§ **Record set**:
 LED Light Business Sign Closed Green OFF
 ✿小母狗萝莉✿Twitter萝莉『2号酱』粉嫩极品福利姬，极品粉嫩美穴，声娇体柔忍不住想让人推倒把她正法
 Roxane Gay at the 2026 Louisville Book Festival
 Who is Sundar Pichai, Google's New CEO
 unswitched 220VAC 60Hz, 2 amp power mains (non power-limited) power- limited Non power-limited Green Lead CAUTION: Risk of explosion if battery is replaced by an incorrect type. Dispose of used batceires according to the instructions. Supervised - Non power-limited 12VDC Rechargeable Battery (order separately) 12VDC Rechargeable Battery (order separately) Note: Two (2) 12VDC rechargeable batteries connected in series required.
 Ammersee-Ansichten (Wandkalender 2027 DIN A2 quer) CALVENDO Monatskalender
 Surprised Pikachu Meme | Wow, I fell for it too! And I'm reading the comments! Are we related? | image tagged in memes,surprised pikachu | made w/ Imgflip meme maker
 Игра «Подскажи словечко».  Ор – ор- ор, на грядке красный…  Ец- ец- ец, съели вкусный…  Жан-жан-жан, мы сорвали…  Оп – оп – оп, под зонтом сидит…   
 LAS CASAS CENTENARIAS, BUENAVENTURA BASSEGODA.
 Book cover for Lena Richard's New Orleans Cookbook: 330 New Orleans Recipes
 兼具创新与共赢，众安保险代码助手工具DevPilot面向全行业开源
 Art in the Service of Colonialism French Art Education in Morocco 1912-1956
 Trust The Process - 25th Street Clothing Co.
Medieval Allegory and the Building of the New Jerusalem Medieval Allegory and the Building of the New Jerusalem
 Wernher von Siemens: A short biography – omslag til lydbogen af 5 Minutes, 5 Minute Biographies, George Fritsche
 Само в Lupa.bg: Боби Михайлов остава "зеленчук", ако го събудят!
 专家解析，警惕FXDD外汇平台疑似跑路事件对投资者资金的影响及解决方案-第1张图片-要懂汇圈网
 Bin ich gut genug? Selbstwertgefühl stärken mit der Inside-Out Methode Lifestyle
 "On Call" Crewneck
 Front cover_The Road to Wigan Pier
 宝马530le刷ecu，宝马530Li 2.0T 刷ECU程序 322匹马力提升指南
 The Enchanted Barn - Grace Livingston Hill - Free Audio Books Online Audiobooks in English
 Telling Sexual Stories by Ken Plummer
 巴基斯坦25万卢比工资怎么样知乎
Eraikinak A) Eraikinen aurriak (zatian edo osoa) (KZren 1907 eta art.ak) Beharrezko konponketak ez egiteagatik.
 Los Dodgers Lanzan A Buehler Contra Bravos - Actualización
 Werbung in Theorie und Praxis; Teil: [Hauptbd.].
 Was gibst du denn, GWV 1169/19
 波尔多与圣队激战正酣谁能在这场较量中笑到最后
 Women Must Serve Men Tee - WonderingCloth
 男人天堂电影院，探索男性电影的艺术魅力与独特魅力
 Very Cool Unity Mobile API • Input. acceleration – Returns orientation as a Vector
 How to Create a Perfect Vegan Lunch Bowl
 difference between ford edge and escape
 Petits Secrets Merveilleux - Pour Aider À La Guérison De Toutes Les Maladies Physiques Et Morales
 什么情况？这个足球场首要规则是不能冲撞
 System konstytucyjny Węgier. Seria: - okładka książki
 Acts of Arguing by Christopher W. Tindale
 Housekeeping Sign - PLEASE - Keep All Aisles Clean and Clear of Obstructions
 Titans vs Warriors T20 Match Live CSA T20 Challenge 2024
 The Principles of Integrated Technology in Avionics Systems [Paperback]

§ **Activity**:
Out of the data above, give again only the lines starting at the one holding "专家解析，警惕FXDD外汇平" and ending at the one holding "The Enchanted Barn", unchanged.

§ **Exercise solution**:
 专家解析，警惕FXDD外汇平台疑似跑路事件对投资者资金的影响及解决方案-第1张图片-要懂汇圈网
 Bin ich gut genug? Selbstwertgefühl stärken mit der Inside-Out Methode Lifestyle
 "On Call" Crewneck
 Front cover_The Road to Wigan Pier
 宝马530le刷ecu，宝马530Li 2.0T 刷ECU程序 322匹马力提升指南
 The Enchanted Barn - Grace Livingston Hill - Free Audio Books Online Audiobooks in English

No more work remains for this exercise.